**Data extract**.

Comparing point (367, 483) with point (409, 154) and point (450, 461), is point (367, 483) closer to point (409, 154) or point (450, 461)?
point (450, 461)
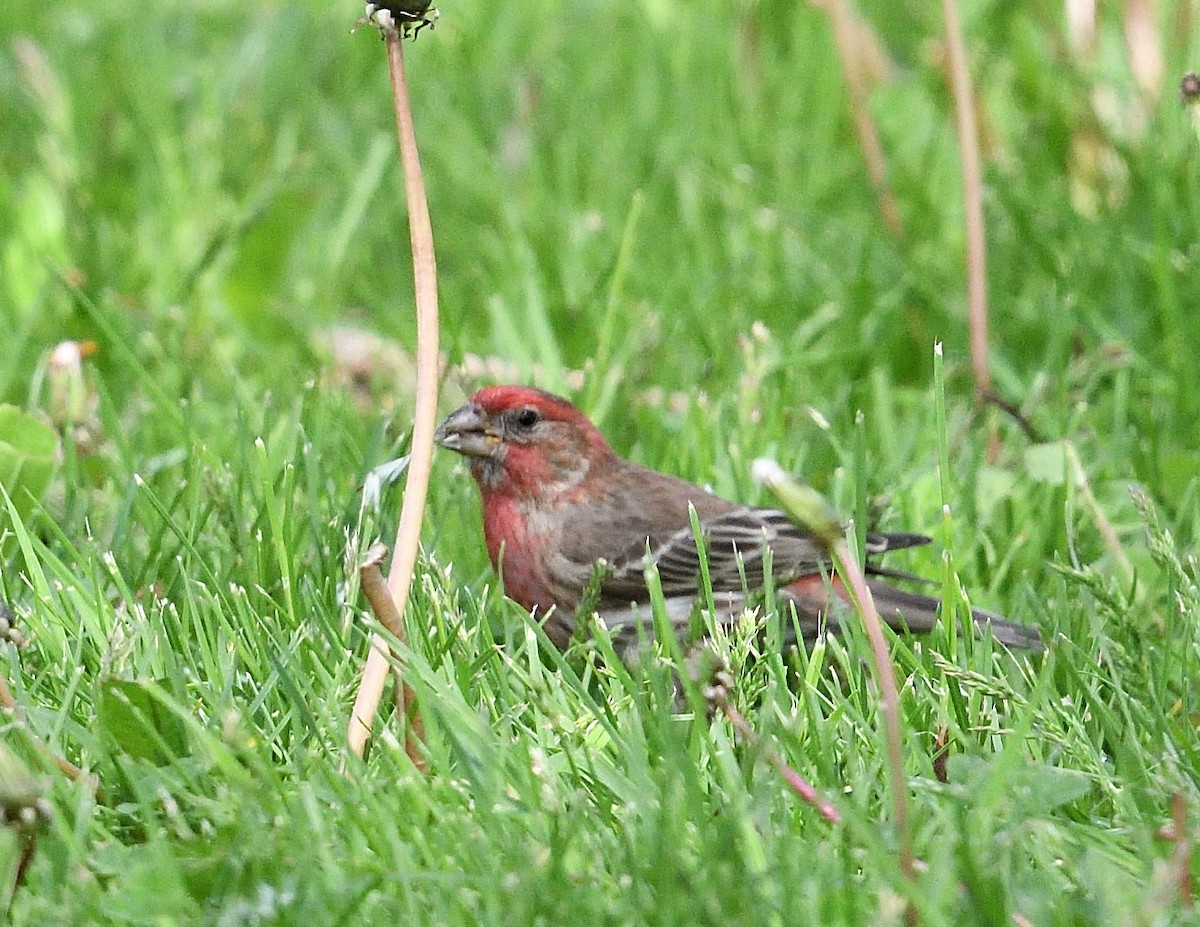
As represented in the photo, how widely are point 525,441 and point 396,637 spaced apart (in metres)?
1.41

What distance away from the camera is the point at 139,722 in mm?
2527

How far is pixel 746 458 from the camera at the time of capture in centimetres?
400

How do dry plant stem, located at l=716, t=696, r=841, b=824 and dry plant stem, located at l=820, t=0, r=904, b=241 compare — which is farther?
dry plant stem, located at l=820, t=0, r=904, b=241

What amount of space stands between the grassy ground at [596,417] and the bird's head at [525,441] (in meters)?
0.13

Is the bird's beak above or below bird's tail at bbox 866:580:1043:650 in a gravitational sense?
above

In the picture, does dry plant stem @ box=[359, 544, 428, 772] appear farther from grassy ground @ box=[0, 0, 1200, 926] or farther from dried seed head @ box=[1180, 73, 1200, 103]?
dried seed head @ box=[1180, 73, 1200, 103]

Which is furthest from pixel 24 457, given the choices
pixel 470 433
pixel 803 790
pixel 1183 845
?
pixel 1183 845

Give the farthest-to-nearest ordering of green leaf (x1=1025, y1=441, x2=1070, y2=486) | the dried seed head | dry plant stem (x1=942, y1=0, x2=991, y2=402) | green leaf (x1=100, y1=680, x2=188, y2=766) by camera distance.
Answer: dry plant stem (x1=942, y1=0, x2=991, y2=402)
green leaf (x1=1025, y1=441, x2=1070, y2=486)
the dried seed head
green leaf (x1=100, y1=680, x2=188, y2=766)

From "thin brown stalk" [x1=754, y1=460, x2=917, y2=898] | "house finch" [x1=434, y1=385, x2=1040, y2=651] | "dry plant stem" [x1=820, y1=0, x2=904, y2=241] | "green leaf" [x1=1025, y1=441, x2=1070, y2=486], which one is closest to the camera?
"thin brown stalk" [x1=754, y1=460, x2=917, y2=898]

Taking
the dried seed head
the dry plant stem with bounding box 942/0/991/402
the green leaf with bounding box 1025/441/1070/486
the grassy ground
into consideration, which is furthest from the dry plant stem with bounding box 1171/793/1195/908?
the dry plant stem with bounding box 942/0/991/402

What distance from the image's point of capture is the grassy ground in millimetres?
2299

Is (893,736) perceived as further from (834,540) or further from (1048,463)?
(1048,463)

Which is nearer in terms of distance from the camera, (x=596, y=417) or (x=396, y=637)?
(x=396, y=637)

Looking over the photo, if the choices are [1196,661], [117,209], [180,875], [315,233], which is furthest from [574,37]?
[180,875]
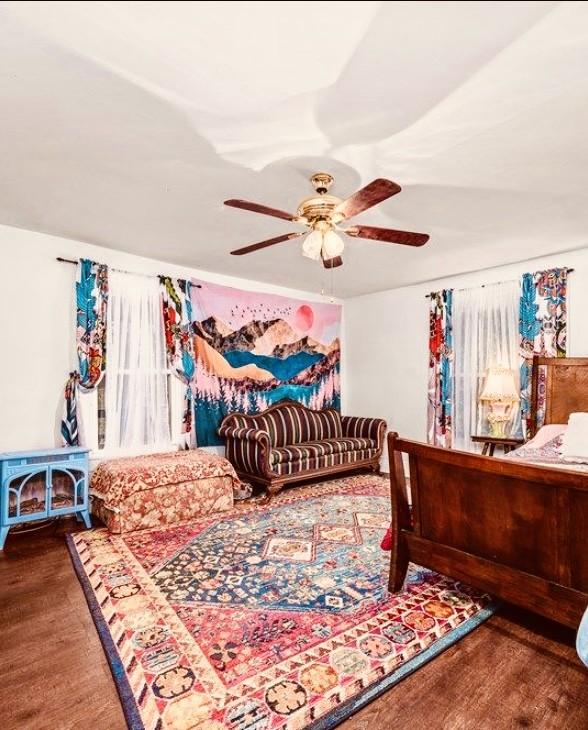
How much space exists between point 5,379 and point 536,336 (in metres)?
5.12

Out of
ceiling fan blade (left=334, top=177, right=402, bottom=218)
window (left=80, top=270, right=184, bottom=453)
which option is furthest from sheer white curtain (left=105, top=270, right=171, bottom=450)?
ceiling fan blade (left=334, top=177, right=402, bottom=218)

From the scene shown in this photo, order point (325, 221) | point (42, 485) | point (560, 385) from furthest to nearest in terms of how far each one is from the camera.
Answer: point (560, 385) < point (42, 485) < point (325, 221)

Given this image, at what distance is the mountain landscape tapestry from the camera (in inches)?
189

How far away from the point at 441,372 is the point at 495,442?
1.06 meters

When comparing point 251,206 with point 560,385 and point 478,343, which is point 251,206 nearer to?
point 560,385

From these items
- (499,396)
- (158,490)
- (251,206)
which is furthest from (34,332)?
(499,396)

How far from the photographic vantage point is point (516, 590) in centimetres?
188

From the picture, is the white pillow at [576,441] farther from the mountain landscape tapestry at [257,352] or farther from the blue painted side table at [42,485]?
the blue painted side table at [42,485]

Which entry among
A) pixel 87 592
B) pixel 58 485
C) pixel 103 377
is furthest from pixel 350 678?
pixel 103 377

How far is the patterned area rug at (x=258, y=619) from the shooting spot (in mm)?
1582

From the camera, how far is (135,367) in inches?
168

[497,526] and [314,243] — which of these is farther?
[314,243]

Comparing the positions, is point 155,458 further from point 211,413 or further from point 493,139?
point 493,139

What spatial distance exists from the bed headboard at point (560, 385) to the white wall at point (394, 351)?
3.81ft
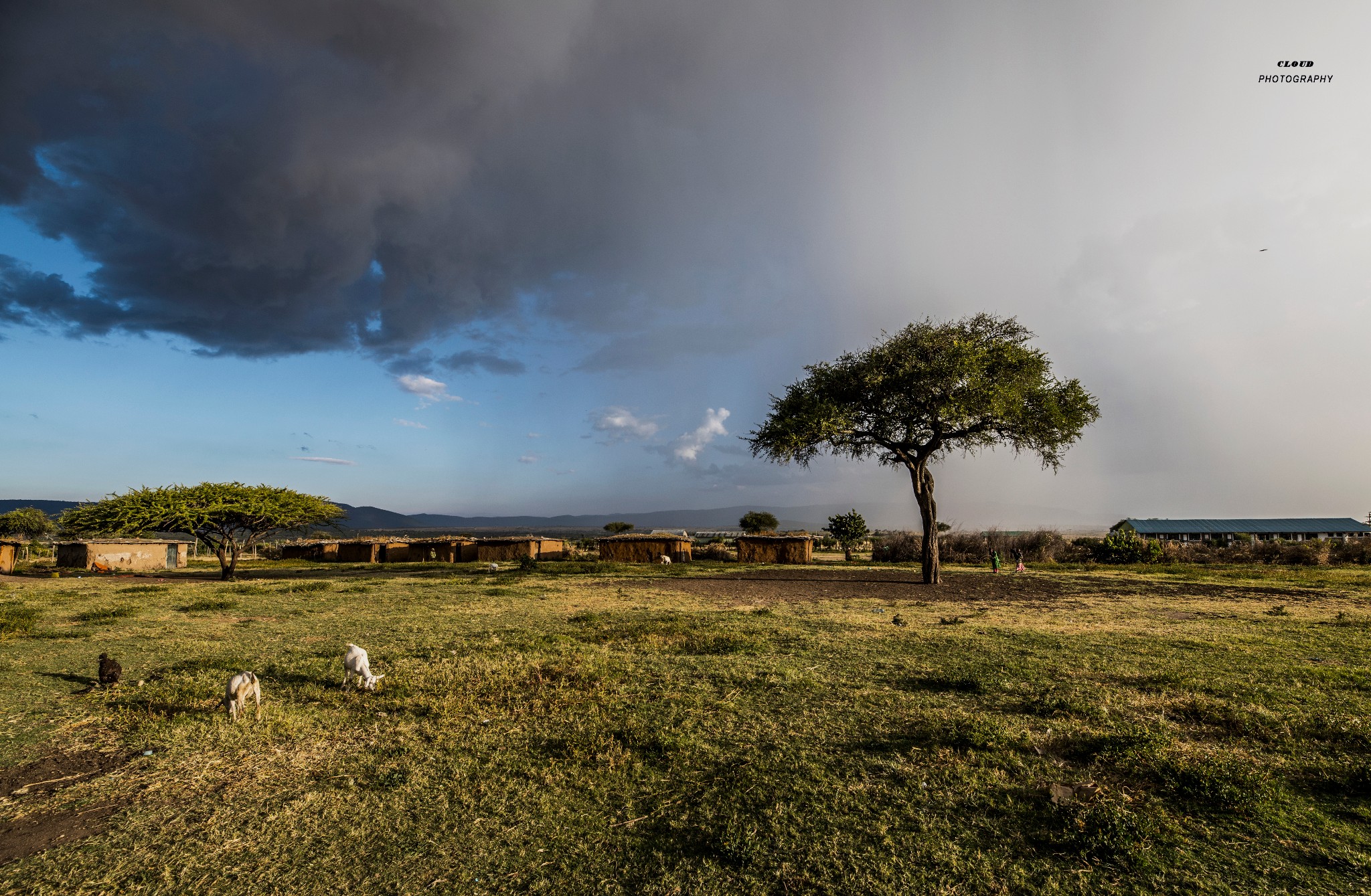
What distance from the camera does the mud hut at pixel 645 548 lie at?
47062mm

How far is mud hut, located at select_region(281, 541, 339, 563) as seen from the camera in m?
53.9

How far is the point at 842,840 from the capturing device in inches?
169

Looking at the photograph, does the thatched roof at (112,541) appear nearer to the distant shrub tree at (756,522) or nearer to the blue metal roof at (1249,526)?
the distant shrub tree at (756,522)

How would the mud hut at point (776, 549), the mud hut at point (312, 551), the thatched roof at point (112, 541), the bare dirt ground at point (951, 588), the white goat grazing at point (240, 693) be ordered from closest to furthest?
the white goat grazing at point (240, 693), the bare dirt ground at point (951, 588), the thatched roof at point (112, 541), the mud hut at point (776, 549), the mud hut at point (312, 551)

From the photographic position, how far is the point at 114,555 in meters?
40.9

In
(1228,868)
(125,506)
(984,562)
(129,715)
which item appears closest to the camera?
(1228,868)

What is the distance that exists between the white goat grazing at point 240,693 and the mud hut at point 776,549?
40.2 m

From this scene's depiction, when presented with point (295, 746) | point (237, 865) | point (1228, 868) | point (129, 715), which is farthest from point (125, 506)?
point (1228, 868)

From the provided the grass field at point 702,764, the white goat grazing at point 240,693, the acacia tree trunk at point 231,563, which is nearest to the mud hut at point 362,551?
the acacia tree trunk at point 231,563

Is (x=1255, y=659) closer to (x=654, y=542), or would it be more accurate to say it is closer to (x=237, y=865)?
(x=237, y=865)

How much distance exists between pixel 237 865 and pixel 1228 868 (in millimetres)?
6745

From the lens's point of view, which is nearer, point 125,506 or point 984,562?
point 125,506

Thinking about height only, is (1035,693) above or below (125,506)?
below

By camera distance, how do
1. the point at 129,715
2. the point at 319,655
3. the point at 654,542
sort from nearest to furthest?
the point at 129,715, the point at 319,655, the point at 654,542
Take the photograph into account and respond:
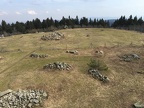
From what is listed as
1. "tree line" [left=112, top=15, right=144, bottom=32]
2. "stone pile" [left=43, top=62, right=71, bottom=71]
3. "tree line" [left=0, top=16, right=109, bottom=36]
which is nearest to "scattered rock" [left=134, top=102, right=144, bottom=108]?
"stone pile" [left=43, top=62, right=71, bottom=71]

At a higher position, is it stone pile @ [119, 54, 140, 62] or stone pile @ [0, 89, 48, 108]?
stone pile @ [119, 54, 140, 62]

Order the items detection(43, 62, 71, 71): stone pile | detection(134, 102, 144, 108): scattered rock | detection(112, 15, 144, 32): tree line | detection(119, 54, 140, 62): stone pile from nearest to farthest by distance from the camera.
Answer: detection(134, 102, 144, 108): scattered rock
detection(43, 62, 71, 71): stone pile
detection(119, 54, 140, 62): stone pile
detection(112, 15, 144, 32): tree line

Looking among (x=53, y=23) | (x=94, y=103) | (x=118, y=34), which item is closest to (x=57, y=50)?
(x=94, y=103)

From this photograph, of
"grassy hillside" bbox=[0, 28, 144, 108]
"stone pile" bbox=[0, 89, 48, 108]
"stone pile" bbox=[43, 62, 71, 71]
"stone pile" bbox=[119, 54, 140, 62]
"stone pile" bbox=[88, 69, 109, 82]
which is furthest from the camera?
"stone pile" bbox=[119, 54, 140, 62]

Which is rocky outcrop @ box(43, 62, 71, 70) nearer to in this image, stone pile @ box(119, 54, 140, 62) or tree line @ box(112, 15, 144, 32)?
stone pile @ box(119, 54, 140, 62)

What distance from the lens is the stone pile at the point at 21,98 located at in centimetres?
2861

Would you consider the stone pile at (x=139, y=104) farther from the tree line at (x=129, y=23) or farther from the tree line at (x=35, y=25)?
the tree line at (x=129, y=23)

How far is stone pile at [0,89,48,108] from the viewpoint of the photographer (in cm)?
2861

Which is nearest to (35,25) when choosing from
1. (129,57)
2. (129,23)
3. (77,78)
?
(129,23)

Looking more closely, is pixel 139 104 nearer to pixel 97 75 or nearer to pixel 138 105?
pixel 138 105

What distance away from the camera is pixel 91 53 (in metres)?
53.6

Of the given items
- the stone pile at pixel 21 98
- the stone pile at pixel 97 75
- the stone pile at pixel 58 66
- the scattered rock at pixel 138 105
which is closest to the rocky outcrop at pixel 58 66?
the stone pile at pixel 58 66

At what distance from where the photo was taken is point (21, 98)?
29438mm

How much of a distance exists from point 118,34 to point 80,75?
47404 mm
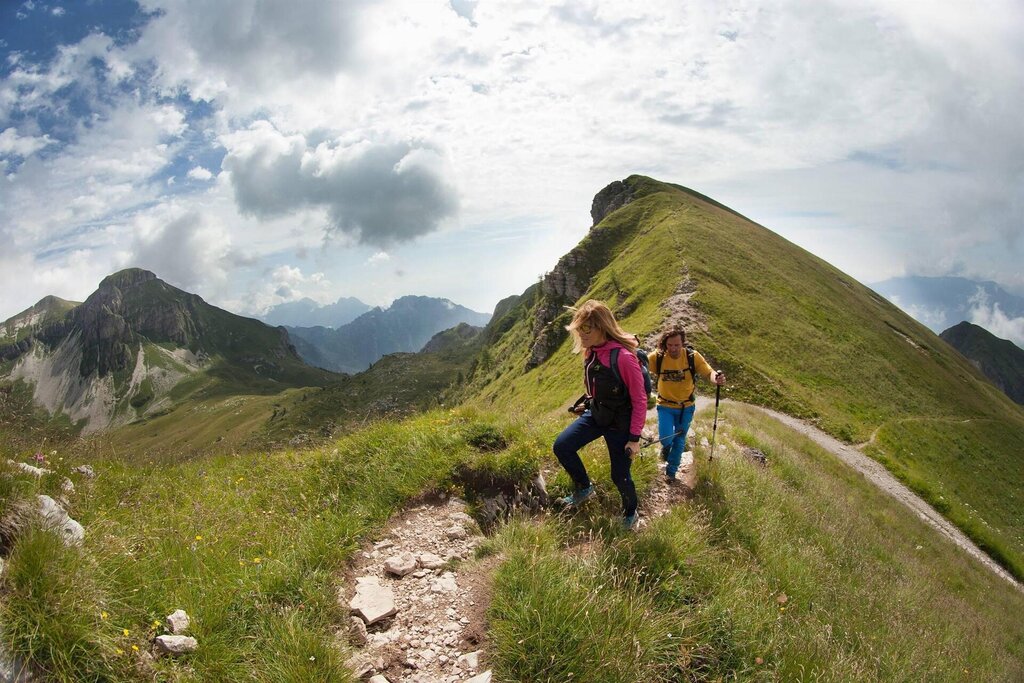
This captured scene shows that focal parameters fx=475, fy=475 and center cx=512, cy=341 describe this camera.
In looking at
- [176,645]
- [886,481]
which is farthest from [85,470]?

**Instructions for the task**. Reproduce verbatim everything from the line containing "How much of" down to the final line of the rows, omitting the picture.

**Result below**.
How much of a distance exists from point 118,34 to point 80,75?
47404 mm
This captured scene shows that focal parameters fx=475, fy=475 and center cx=512, cy=341 describe this camera.
In looking at
- [176,645]
- [886,481]
which is farthest from [85,470]?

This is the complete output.